Scarlet Angel (Mindf*ck #3)(3)


I practically sprint to my car, and I’m on the road when my phone rings with an incoming call from Leonard. I start to not answer, but decide to. I’m sure it’s about the sick son of a bitch I let terrorize innocent children by never looking deeper than the surface once I became an FBI agent.

“What’s going on?” I ask seriously, clearing my throat from the sob that’s on the tip of my tongue.

“Our castrating mutilator killed Ferguson,” he says so calmly.

I almost drop the phone.

“What?” I ask in disbelief.

“He didn’t want us linking it to him, but he left the kid with Lindy May Wheeler, who, surprise surprise, once lived in Delaney Grove.”

“That doesn’t make sense. You guys profiled him to be a sadist, and a sadist wouldn’t—”

“We’re revisiting the profile. He’s a revenge killer. Not a sadist. Everything we thought we knew is about to change. We think he feels a kinship with you. He somehow knew about Ferguson and…your past,” he says, the last part spoken with regretful hesitance.

I squeeze the phone tighter, driving faster.

“Okay. Keep me updated,” I say stoically, my voice not betraying the whirlwind of emotions stirring within me.

As I hang up, I count the ways I’m losing my mind. I suspected Lana to be the one who killed that son of a bitch, but that’s insane. I’m too close to this case, not thinking rationally.

But he said the killer knew about my past, focused on it. I gave Lana a reason to focus on me when I stupidly alerted her to my suspicions. She was too calm. Too underwhelmed by my accusations.

It’s like she was prepared for those questions.

If it was Lana who killed Kenneth, then Lana would be our serial killer who has been killing men twice her size with psychical domination. There’s no possible way I’m right.

So why am I still driving to her house? Why am I still not convinced that she’s not the angel Laurel spoke of?

Logan will hate me forever if he learns I’ve gone crazy enough to accuse his girlfriend—that he finds perfect—of something so bizarrely impossible, not to mention grossly heinous.

The police are gone as I drive into her driveway, trying not to dwell on how insane this all is. It’s currently all-hands-on-deck for this case. The PD are looking for dozens and dozens of bodies left behind by a devil I should have killed.

The house is dark, and I carefully twist the knob, surprised to find it unlocked. I leave it unlocked as I head inside. Logan has been in her room, so I skip it, knowing she’d be smart enough to hide all her dirty little secrets.

I ignore the nagging part of my mind that is calling me crazy for suspecting her. She’s not even close to being capable of these things physically. Killing Kenneth would have been a hell of a job. First she’d have had to lug him out of the basement. Then push him up the hill that leads to the beach. There’s just no way.

But I continue on, letting my gut override my mind.

There’s something about her…something eerily composed that Logan doesn’t see. Something dark in her eyes when she looks into your soul.

But how dark can a person be if they save a child?

I’m so confused.

I find a door that’s locked, and instinct has me immediately picking it. My skills make it easy, and the door pops open in seconds. But it’s empty.

Why lock an empty room?

Only four bookcases are against the walls, and all four are empty.
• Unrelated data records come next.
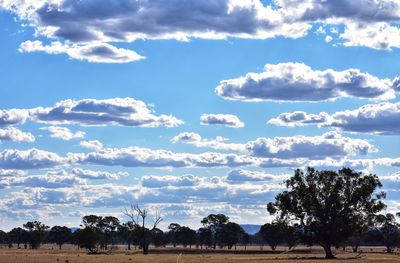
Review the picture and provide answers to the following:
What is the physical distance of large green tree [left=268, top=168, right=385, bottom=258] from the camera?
116062 millimetres

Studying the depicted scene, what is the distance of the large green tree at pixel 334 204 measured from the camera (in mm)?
116062

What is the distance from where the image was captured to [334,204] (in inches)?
4596

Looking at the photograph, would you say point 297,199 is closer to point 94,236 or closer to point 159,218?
point 159,218

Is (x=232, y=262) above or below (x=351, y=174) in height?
below

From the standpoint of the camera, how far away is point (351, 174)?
117625mm

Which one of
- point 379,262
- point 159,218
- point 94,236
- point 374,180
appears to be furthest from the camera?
point 94,236

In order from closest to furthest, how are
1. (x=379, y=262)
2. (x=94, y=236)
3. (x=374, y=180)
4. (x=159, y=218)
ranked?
(x=379, y=262) → (x=374, y=180) → (x=159, y=218) → (x=94, y=236)

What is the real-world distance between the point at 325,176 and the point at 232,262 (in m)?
28.5

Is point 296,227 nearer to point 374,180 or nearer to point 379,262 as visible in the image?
point 374,180

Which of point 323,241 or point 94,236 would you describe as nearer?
point 323,241

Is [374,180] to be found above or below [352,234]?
above

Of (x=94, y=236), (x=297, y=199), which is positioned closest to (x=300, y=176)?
(x=297, y=199)

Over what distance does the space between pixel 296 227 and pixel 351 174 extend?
12239 millimetres

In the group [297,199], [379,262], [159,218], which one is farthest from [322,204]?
[159,218]
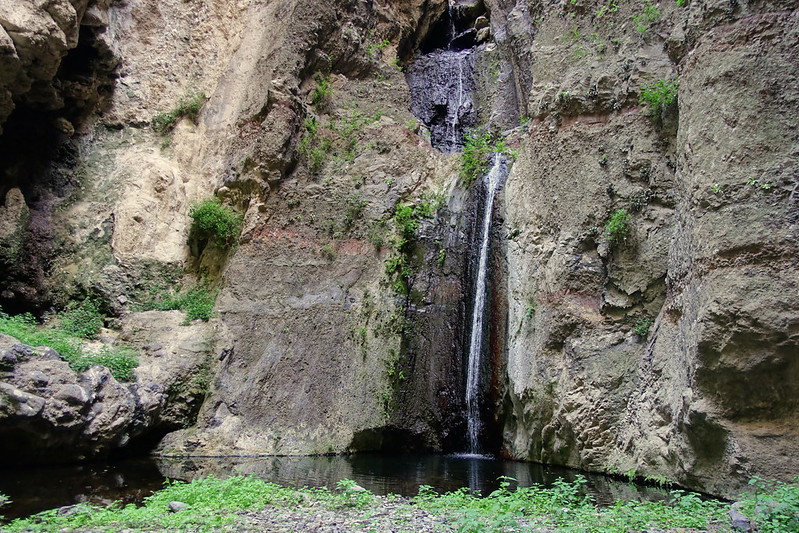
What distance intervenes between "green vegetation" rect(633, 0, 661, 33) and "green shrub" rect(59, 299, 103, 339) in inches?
534

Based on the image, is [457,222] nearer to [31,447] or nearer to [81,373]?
[81,373]

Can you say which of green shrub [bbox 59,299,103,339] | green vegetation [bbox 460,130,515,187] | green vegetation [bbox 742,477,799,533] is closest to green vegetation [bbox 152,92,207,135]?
green shrub [bbox 59,299,103,339]

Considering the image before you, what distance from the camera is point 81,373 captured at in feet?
30.9

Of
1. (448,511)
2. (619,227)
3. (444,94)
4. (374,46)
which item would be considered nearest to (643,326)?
(619,227)

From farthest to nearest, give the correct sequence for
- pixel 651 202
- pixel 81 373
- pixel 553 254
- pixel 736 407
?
pixel 553 254 → pixel 651 202 → pixel 81 373 → pixel 736 407

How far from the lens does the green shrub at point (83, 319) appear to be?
40.4 ft

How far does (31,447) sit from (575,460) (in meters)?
8.79

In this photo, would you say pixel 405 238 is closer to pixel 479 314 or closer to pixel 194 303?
pixel 479 314

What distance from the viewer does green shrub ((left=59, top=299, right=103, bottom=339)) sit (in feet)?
40.4

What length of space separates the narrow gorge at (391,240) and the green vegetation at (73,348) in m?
0.12

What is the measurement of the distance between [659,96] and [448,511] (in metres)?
8.66

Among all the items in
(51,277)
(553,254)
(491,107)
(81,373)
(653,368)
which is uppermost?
(491,107)

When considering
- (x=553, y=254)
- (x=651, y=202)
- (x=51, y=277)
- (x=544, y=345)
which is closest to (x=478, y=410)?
(x=544, y=345)

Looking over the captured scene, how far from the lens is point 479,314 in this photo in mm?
13352
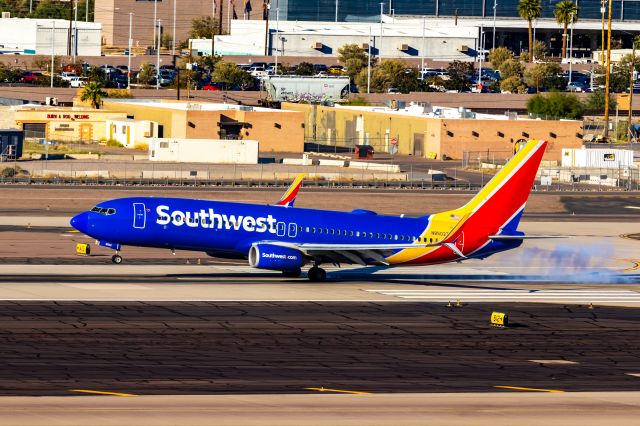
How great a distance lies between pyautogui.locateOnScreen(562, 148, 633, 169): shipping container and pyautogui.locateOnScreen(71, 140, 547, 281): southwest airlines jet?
281 feet

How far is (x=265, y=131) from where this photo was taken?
167750 millimetres

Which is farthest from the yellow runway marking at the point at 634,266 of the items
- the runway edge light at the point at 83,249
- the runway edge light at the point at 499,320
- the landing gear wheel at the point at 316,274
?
the runway edge light at the point at 83,249

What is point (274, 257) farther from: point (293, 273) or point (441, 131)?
point (441, 131)

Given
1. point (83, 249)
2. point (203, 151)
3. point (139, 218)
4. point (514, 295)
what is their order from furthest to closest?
point (203, 151) < point (83, 249) < point (514, 295) < point (139, 218)

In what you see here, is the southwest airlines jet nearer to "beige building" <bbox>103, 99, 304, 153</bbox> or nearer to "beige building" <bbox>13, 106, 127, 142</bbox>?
"beige building" <bbox>103, 99, 304, 153</bbox>

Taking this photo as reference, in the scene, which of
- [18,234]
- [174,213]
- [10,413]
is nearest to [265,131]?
[18,234]

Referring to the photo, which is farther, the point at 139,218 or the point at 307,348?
the point at 139,218

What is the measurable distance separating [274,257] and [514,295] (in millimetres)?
13159

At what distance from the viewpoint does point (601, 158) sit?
156 m

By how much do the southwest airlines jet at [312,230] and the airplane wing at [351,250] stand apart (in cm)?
5

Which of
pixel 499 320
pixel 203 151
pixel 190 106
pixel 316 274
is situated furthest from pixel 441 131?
pixel 499 320

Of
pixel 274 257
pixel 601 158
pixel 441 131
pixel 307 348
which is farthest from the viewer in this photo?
pixel 441 131

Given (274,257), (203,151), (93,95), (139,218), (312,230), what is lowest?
(274,257)

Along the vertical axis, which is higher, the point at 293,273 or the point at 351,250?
the point at 351,250
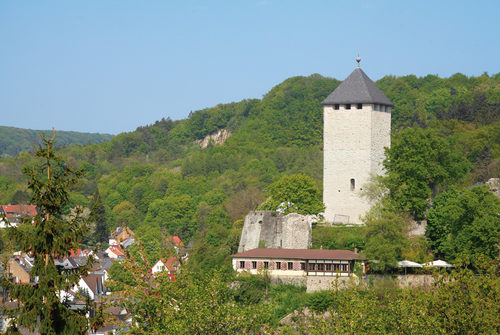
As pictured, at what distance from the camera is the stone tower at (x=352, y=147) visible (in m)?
44.3

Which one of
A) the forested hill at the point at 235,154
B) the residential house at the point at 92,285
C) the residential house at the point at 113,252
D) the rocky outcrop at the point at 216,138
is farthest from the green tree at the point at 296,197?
the rocky outcrop at the point at 216,138

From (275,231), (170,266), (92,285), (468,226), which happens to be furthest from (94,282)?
(468,226)

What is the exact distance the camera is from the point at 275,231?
44.3 m

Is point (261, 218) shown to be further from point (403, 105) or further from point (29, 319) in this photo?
point (403, 105)

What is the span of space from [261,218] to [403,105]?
2300 inches

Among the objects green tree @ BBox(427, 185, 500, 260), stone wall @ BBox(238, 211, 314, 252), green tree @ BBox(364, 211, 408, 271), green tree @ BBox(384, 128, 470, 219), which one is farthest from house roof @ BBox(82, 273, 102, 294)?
green tree @ BBox(427, 185, 500, 260)

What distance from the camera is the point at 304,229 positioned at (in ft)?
143

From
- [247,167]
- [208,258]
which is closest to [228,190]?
[247,167]

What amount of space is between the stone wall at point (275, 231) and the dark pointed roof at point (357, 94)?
653 centimetres

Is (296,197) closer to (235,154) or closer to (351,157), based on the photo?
(351,157)

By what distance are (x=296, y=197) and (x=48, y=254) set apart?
30489 millimetres

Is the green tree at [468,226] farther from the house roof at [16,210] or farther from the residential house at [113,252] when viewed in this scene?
the house roof at [16,210]

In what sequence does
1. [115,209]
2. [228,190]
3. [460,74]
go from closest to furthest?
[228,190] → [115,209] → [460,74]

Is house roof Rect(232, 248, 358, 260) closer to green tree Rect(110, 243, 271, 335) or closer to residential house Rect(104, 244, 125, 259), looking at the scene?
green tree Rect(110, 243, 271, 335)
Confused, I turn around, but a scream tears from my throat as a large body suddenly rushes me.

I grab for my gun, but it’s too late. The beast collides with me, slamming me into the wall, dazing me as an agonized scream leaves me again.

My gun is stripped from me, tossed to the ground, and another pained sound escapes me as I’m shoved against the wall, feeling my hands wrenched behind my back as a warm breath floats over my skin with a minty smell.

“Well, isn’t this a nice surprise, Agent Grace?” a man’s voice asks, eliciting a chill that runs up my spine.

“Two for the price of one,” he goes on, still keeping me pinned. “Too bad I’m waiting for another. You’ll have to wait your turn. I’ll even overlook your red hair.”

My breath seizes in my lungs as realization hits me hard and fast. With all the chaos, Logan probably didn’t even think about the cops being pulled off babysitting detail. There’s only one person who would be here right now.

“Tell me, Agent Grace,” he says, binding my hands tightly with my own handcuffs as I remain immobile, pinned as I struggle in vain, “are you afraid of the Boogeyman?”

My stomach lurches, and I try to scream again just as he throws me to the ground. He comes down on top of me, laughing as I scream for help. He laughs louder.

“Scream! Scream all you want!” he taunts. “This is the best place in the world to scream, because no one can hear you, Agent.”

My feet jerk up, and I realize he’s tying them to my hands, forcing my back to arch as he lifts off me to finish the process.

“But you can’t scream when my guest arrives,” he goes on, smirking in the darkness. My eyes have adjusted, and I see his bald head as he shoves something into my mouth.

I try to fight, but he digs his fingers into my jaw, wrenching it open. He ties the gag, securing it, then I hear the telltale rip of duct tape seconds before it covers my mouth.